Bolding mine. The options/colors offered on most cars are what dealers think will sell easily, knowing that buyer’s will likely “settle” for features and colors they don’t want if the price comes down a bit and they don’t have to wait. I sincerely doubt many people would order a beige Camry, though they’ll obviously settle for them in droves.
If we did like store-front dealerships in other countries, where they only have one or two examples of each model and you order your car to spec and wait a month or so, we’d see a broader spectrum of options and colors on the used market; if you had to wait for a new car no matter what, you’d get what you want. I think we’d see more colors, and we’d see fewer features.
I think it goes without saying ‘want’ means under the conditions offered, price and delivery time. But IMO not ‘rah rah markets’ to think dealers get it basically right what colors for example most people want or else another dealer could do better paying more attention to that. I think this kind of thing about car makers/dealers not offering stuff people want is true, but only for a very limited number of people is it more than a very small variation on what they’d ideally want, or else it would change.
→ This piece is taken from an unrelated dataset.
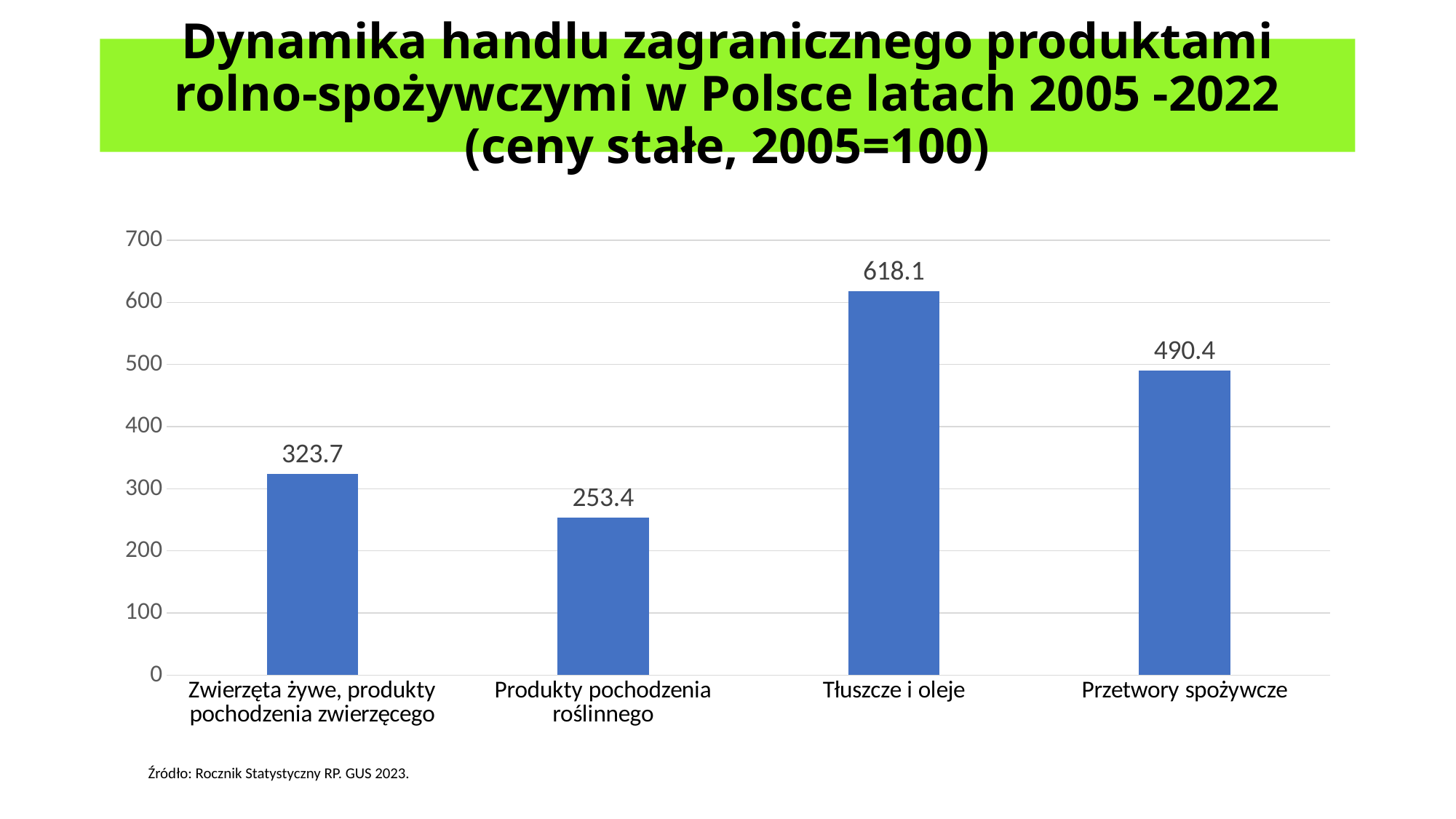
What is the difference between the values for Tłuszcze i oleje and Przetwory spożywcze? 127.7 How many categories are shown in the chart? 4 What is the value for Przetwory spożywcze? 490.4 Which is larger: the value for Przetwory spożywcze or the value for Zwierzęta żywe, produkty pochodzenia zwierzęcego? Przetwory spożywcze What is the difference between the values for Zwierzęta żywe, produkty pochodzenia zwierzęcego and Produkty pochodzenia roślinnego? 70.3 What is the value for Zwierzęta żywe, produkty pochodzenia zwierzęcego? 323.7 What is the value for Produkty pochodzenia roślinnego? 253.4 Which category has the highest value? Tłuszcze i oleje Which category has the lowest value? Produkty pochodzenia roślinnego Is the value for Przetwory spożywcze greater or less than 500? less What is the value for Tłuszcze i oleje? 618.1 What kind of chart is shown on the slide? bar chart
And the US car market is very competitive. The other side of the coin to complaint about how it works is a tendency to lower list prices (for the same cars converting currency and correcting for transport and taxes) and bigger discounts off MSRP’s than most other markets. And customers trading off a lower price v not exactly what they’d pick from the ‘build you own’ application on the web is a customer decision.
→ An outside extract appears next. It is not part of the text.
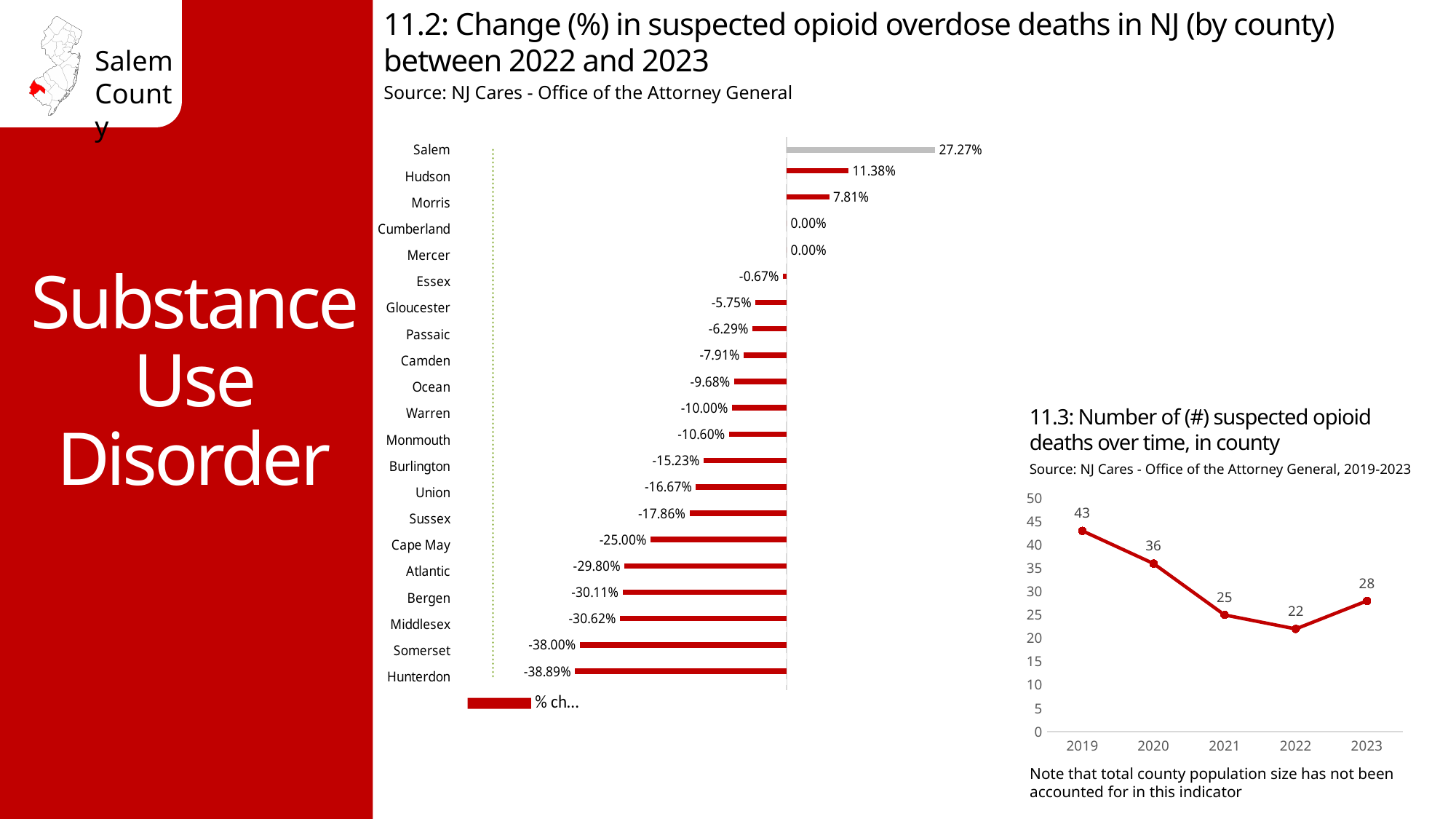
In the chart '11.3: Number of (#) suspected opioid deaths over time, in county', what is the difference between the values for 2019 and 2023? 15 In the chart '11.3: Number of (#) suspected opioid deaths over time, in county', which year has the lowest value? 2022 In the chart '11.2: Change (%) in suspected opioid overdose deaths in NJ (by county) between 2022 and 2023', what is the value for Salem? 27.27% In the chart '11.2: Change (%) in suspected opioid overdose deaths in NJ (by county) between 2022 and 2023', which is larger, the value for Hudson or the value for Morris? Hudson In the chart '11.2: Change (%) in suspected opioid overdose deaths in NJ (by county) between 2022 and 2023', which county has the highest value? Salem In the chart '11.3: Number of (#) suspected opioid deaths over time, in county', how many data points are plotted? 5 In the chart '11.3: Number of (#) suspected opioid deaths over time, in county', what is the value for 2019? 43 In the chart '11.2: Change (%) in suspected opioid overdose deaths in NJ (by county) between 2022 and 2023', what kind of chart is it? Bar chart In the chart '11.3: Number of (#) suspected opioid deaths over time, in county', what kind of chart is it? Line chart In the chart '11.2: Change (%) in suspected opioid overdose deaths in NJ (by county) between 2022 and 2023', what is the value for Hunterdon? -38.89% In the chart '11.2: Change (%) in suspected opioid overdose deaths in NJ (by county) between 2022 and 2023', which county has the lowest value? Hunterdon In the chart '11.2: Change (%) in suspected opioid overdose deaths in NJ (by county) between 2022 and 2023', how many counties are shown? 21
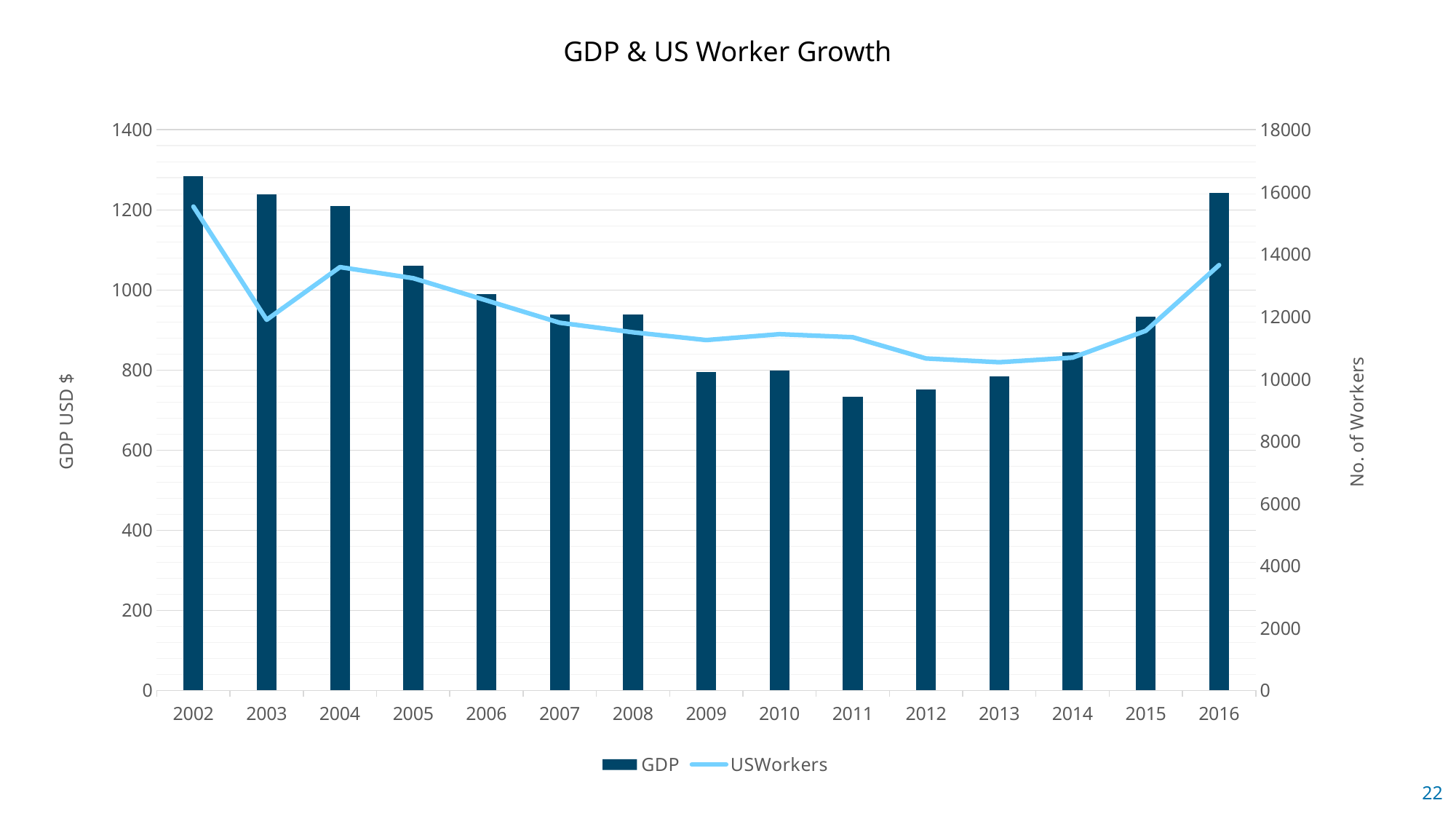
Does GDP generally rise or fall from 2002 to 2011? fall Is the USWorkers value for 2002 greater or less than 14000? greater Which year has the highest GDP bar? 2002 How many years are shown on the x axis? 15 Which year has the larger GDP bar, 2004 or 2005? 2004 What is the title of the chart? GDP & US Worker Growth What is the title of the right-hand vertical axis? No. of Workers Is the USWorkers value for 2009 greater or less than 12000? less Is the GDP value for 2011 greater or less than 800? less In which year does the USWorkers line reach its highest point? 2002 How many series does the legend list? 2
Anyway here (though I’ve gone off about higher end cars) we’re supposedly talking run of the mill cars. I bought a Honda CR-V (‘small’ SUV) for my daughter recently. Realistically that’s just about an exactly average car in the US market now (little FWD sedans are not average cars). Honda has basically one option package at each trim level (like an EX v an EX-L etc). And the one-off options are mainly things you could add to the car later if you really wanted them. Several dealers had all the colors of any interest to her. So why custom order unless we could get the car cheaper that way? But it would probably be at least a little more expensive. OTOH toying around with buying a Porsche, the possible option combinations must be in the 100’s at least even at a given trim level, even excluding totally trivial ones. Cars in dealer stock are usually not insignificantly different that what I’d want, and one would buy a car like that to indulge oneself, IOW get what you want. Then again AFAIK it’s fairly common nowadays for people to order cars like that ‘build you own’ apps, and if you pay more as a result, again, the idea of the car in the first place isn’t to be economical. So it also depends on the car brand I think.
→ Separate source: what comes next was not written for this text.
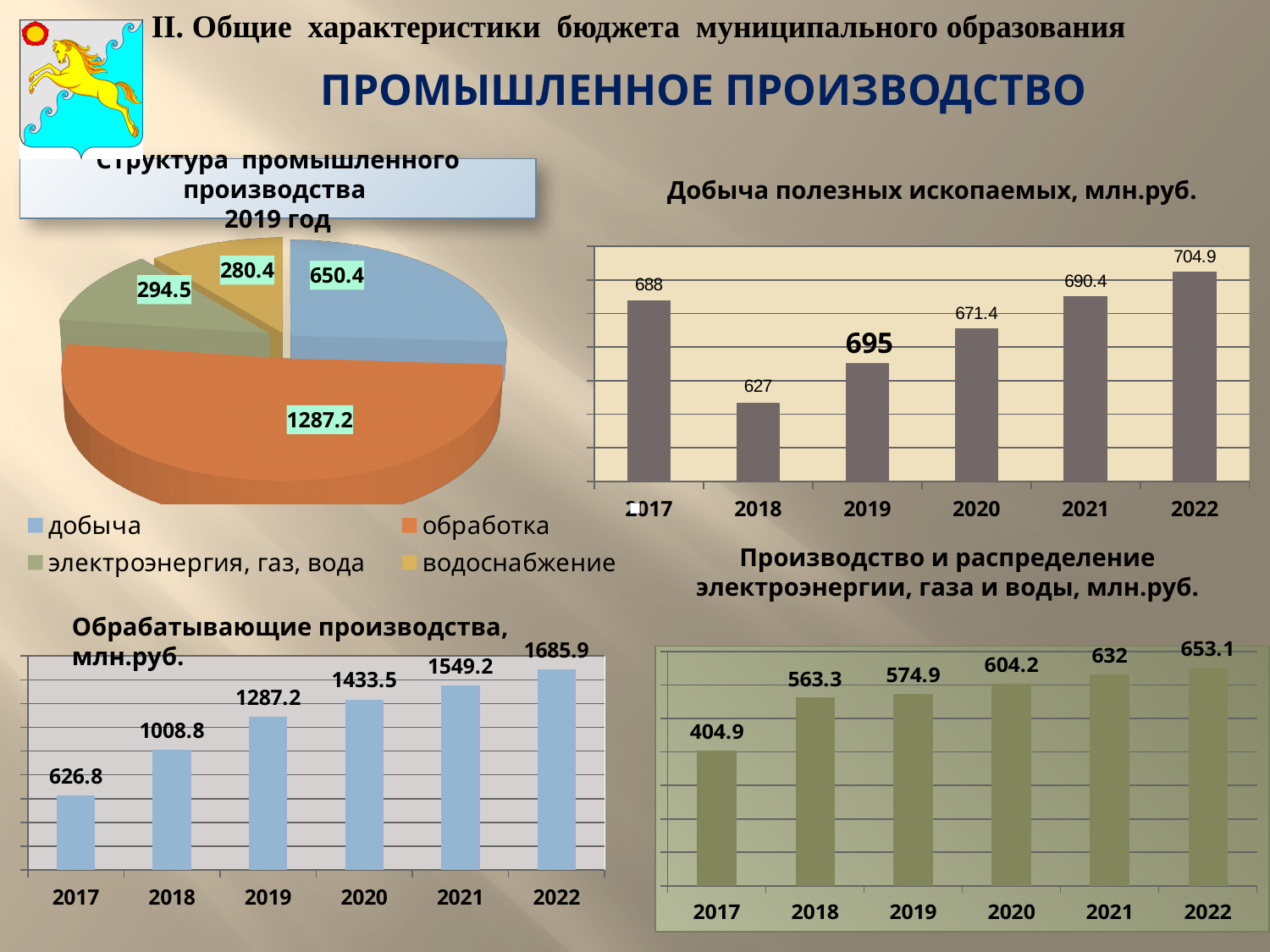
In the chart 'Добыча полезных ископаемых, млн.руб.', which year has the highest value? 2022 In the chart 'Добыча полезных ископаемых, млн.руб.', which year has the lowest value? 2018 In the chart 'Обрабатывающие производства, млн.руб.', do the values rise or fall from 2017 to 2022? rise In the chart 'Обрабатывающие производства, млн.руб.', what is the difference between the 2022 and 2017 values? 1059.1 In the chart 'Добыча полезных ископаемых, млн.руб.', what is the value for 2020? 671.4 In the chart 'Производство и распределение электроэнергии, газа и воды, млн.руб.', what is the value for 2021? 632 In the pie chart 'Структура промышленного производства 2019 год', how many categories does the legend list? 4 In the pie chart 'Структура промышленного производства 2019 год', which category has the largest slice? обработка In the chart 'Обрабатывающие производства, млн.руб.', what is the value for 2018? 1008.8 What kind of chart is 'Обрабатывающие производства, млн.руб.'? bar chart In the chart 'Производство и распределение электроэнергии, газа и воды, млн.руб.', which is larger, the value for 2017 or the value for 2018? 2018 In the pie chart 'Структура промышленного производства 2019 год', what is the value for обработка? 1287.2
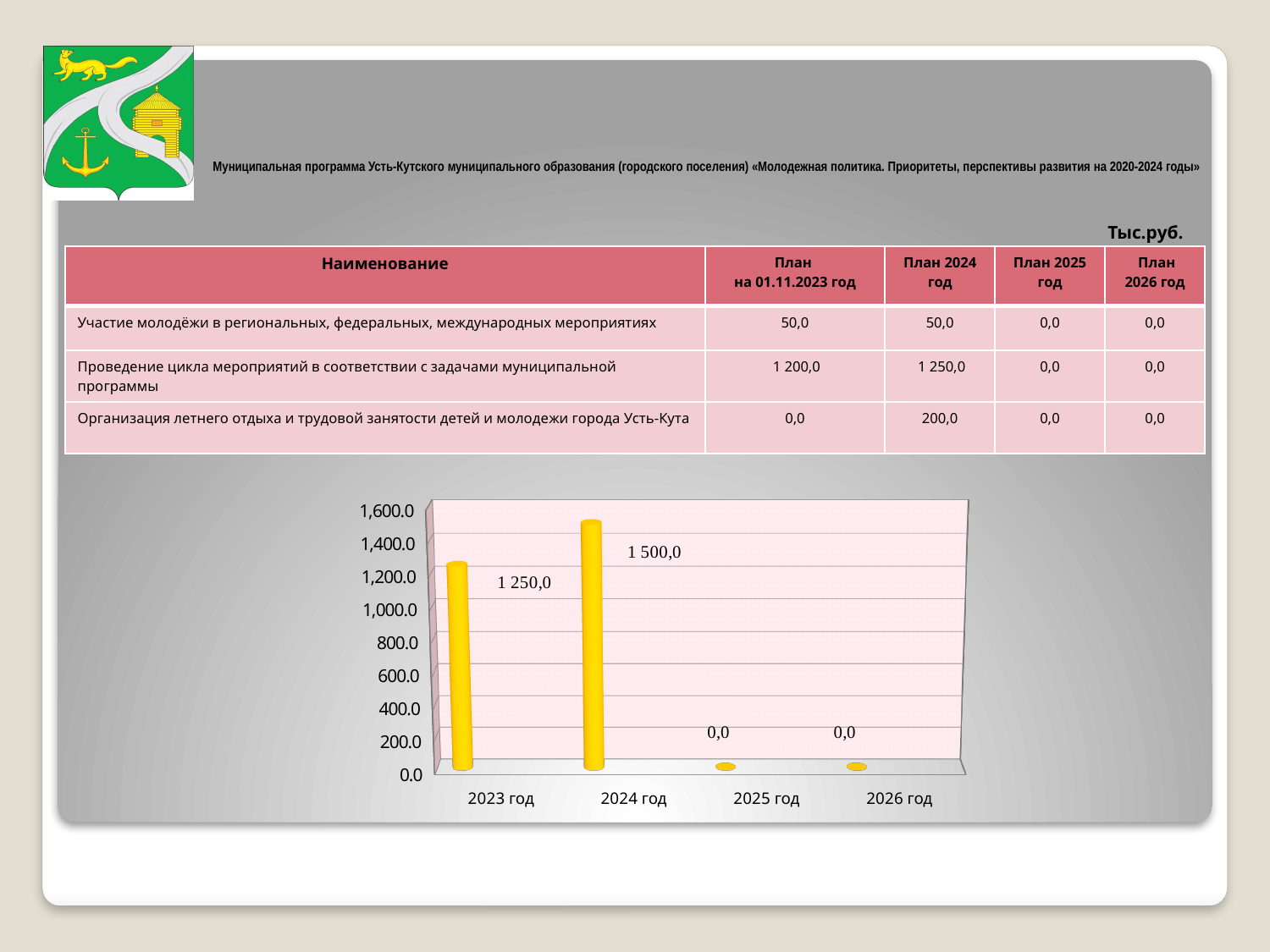
What is the value for 2026 год in the chart? 0,0 What is the value for 2024 год in the chart? 1 500,0 How many categories are shown on the x axis of the chart? 4 What is the value for 2025 год in the chart? 0,0 What kind of chart is shown on the slide? bar chart Is the value for 2023 год in the chart greater or less than 1,000.0? greater What is the highest tick value shown on the vertical axis of the chart? 1,600.0 Which is larger in the chart, the value for 2023 год or the value for 2024 год? 2024 год Is the value for 2024 год in the chart greater or less than 1,600.0? less Which year has the highest value in the chart? 2024 год What is the difference between the values for 2024 год and 2023 год in the chart? 250,0 What is the value for 2023 год in the chart? 1 250,0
This is the real answer. Pick the car you want, and then go to the manufacturer’s “commercial” section. It may not be cheaper, but you can build exactly what you want.
https://www.ford.com/commercial-trucks/stripped-chassis/?gnav=header-all-vehicles
From the quoted article:
That seems incredibly shirt-sighted. The primary reason people in my area have started out in droves to buy three-wheelers is because they count as motorcycles for carpool lane purposes. They can be driven on the local toll roads for free with only one person in them.
I presumably don’t need to ask where the OP lives, but I have yet to visit or live in a place where, in a car I would presumably be driving alone most of the time, I wouldn’t need working power windows or AC, if not both. Even without AC it obviously improves ventilation tremendously to be able to open all four windows from the driver’s seat. I once had a long hot-weather commute in a basic car, and being able to open only the driver window while moving truly sucks.